One great place to look for mountain bikes and hybrids is at bike-rental shops. You'll frequently find deals in the autumn. It also wouldn't hurt to leave your contact information with a bicycle repair shop and ask them to call you if a bike sent for repair was abandoned by its owner.

I observed as an acquaintance sought and purchased a hybrid bike. The Specialized bike he purchased retails for around $500 new, but he found a used one for $100, although it needed a new saddle, tires and brakes. If you don't know how to spot worn items, ask the seller if you can can take the bicycle to a repair shop to have it looked over.

Exercise equipment. Weight-lifting equipment is a staple at yard sales, and you can also find some remarkably inexpensive weights on Craigslist. The quality of weights, especially those that are all metal, isn't likely to deteriorate over time; a good set should be indestructible. You should always check for broken and missing pins, bolts and fasteners. If the weights are rusted, be sure it's something you can clean without compromising their integrity.

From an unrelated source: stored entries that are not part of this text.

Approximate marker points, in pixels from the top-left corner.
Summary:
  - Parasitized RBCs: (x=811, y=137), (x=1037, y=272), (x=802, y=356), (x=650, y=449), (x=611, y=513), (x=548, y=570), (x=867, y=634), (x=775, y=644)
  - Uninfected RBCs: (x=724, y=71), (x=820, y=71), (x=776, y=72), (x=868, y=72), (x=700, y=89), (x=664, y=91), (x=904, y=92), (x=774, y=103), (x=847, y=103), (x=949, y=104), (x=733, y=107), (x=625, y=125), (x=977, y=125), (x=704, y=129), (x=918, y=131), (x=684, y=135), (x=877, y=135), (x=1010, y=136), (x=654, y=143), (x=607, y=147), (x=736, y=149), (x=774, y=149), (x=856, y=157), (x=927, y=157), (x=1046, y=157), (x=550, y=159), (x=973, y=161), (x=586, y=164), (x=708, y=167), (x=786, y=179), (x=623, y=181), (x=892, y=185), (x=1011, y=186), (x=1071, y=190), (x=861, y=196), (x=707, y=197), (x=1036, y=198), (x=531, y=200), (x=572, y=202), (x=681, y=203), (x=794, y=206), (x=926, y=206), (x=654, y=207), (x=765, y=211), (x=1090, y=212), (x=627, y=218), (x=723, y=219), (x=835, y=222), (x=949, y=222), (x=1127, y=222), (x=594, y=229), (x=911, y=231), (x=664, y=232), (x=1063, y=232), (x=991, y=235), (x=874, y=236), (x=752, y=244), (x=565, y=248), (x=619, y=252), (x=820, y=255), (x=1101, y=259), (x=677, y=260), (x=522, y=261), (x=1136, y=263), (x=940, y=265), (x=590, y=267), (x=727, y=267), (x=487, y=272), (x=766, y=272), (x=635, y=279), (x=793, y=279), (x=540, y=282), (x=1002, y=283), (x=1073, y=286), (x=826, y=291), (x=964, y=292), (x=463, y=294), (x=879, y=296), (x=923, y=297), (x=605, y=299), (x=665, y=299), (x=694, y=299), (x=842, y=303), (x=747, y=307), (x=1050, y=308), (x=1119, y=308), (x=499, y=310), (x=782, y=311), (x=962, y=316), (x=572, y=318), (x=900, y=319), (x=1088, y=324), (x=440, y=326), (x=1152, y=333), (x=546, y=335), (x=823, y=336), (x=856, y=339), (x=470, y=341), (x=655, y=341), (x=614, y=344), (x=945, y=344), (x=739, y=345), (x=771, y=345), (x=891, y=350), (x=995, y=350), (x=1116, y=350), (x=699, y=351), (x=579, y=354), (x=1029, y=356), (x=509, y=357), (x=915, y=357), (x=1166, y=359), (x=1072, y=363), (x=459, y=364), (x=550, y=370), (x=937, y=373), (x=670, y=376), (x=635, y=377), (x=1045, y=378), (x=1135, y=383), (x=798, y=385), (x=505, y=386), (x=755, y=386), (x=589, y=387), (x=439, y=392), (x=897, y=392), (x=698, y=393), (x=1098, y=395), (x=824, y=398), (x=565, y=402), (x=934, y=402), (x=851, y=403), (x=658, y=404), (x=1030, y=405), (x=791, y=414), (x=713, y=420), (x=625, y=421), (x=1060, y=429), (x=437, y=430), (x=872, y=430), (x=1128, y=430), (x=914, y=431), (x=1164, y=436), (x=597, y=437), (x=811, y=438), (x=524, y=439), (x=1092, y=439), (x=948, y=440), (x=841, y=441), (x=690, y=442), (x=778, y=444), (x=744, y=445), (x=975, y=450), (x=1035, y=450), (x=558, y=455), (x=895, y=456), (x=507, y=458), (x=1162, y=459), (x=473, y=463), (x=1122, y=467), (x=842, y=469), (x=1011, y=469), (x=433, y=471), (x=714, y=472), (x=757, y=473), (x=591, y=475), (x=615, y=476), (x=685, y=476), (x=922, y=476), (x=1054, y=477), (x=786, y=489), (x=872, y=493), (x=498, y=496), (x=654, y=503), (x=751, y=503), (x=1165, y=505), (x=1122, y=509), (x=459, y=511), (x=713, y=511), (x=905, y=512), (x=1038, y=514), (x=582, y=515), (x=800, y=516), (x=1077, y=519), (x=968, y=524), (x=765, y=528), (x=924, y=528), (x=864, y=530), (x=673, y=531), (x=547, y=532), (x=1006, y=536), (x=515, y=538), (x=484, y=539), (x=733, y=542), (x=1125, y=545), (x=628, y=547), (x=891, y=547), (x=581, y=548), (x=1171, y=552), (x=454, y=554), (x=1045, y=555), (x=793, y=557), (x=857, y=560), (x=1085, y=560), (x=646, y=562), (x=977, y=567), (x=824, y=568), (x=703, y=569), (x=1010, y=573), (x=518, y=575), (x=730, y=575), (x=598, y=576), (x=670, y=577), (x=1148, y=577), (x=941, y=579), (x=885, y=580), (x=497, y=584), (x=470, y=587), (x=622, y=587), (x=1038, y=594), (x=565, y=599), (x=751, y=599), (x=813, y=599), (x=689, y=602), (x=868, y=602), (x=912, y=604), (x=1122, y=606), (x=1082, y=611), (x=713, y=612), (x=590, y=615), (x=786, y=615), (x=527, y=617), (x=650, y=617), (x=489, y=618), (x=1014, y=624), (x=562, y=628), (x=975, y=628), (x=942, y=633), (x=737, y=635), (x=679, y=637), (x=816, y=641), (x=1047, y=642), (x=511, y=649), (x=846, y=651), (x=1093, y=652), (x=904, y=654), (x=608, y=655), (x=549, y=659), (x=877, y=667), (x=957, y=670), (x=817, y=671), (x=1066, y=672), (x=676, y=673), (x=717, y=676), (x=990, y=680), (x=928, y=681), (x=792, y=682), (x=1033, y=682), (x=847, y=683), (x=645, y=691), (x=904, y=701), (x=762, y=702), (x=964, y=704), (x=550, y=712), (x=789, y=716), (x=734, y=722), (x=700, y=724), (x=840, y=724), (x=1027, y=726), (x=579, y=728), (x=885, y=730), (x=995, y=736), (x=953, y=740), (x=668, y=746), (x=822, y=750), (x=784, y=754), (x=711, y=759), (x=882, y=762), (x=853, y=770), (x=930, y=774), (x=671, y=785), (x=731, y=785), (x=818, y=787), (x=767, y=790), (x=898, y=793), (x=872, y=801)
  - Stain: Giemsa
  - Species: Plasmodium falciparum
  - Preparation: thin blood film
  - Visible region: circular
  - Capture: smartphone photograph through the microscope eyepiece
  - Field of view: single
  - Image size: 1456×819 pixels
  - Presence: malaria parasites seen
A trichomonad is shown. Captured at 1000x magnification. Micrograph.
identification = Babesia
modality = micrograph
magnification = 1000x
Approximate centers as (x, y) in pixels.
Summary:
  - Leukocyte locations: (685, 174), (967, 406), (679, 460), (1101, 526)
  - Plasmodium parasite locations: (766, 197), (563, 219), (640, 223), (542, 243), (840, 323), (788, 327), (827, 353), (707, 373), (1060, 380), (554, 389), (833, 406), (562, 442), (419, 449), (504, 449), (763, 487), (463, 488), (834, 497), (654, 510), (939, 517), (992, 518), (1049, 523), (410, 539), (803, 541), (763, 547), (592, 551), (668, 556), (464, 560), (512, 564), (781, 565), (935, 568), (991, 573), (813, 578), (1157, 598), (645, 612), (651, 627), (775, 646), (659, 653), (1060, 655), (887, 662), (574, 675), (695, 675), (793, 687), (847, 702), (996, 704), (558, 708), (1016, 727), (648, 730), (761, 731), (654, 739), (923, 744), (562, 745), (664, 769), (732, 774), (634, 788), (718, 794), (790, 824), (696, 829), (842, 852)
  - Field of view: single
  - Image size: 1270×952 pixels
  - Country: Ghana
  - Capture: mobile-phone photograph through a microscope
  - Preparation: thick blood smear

You should be much more careful when buying exercise equipment with movable parts, such as treadmills, ellipticals and exercise bikes. Over time, they can flex and become less stable, and electronics are more prone to fail over time. If you're interested in buying an exercise machine, you should literally give it a workout and see how it performs. I recently found a NordicTrack exercise bike that retails for $800 for $100 on Craigslist and it had only moderate wear.

Musical instruments. Used musical instruments can be had at steep discounts. If you're intending to rent or buy a musical instrument for a child who is a beginner, it makes much more sense to buy one used. Renting a trumpet for a year might cost $200, but buying a similar used one in a private-party sale may cost only a little more. If the child doesn't take to the instrument, you can always resell it.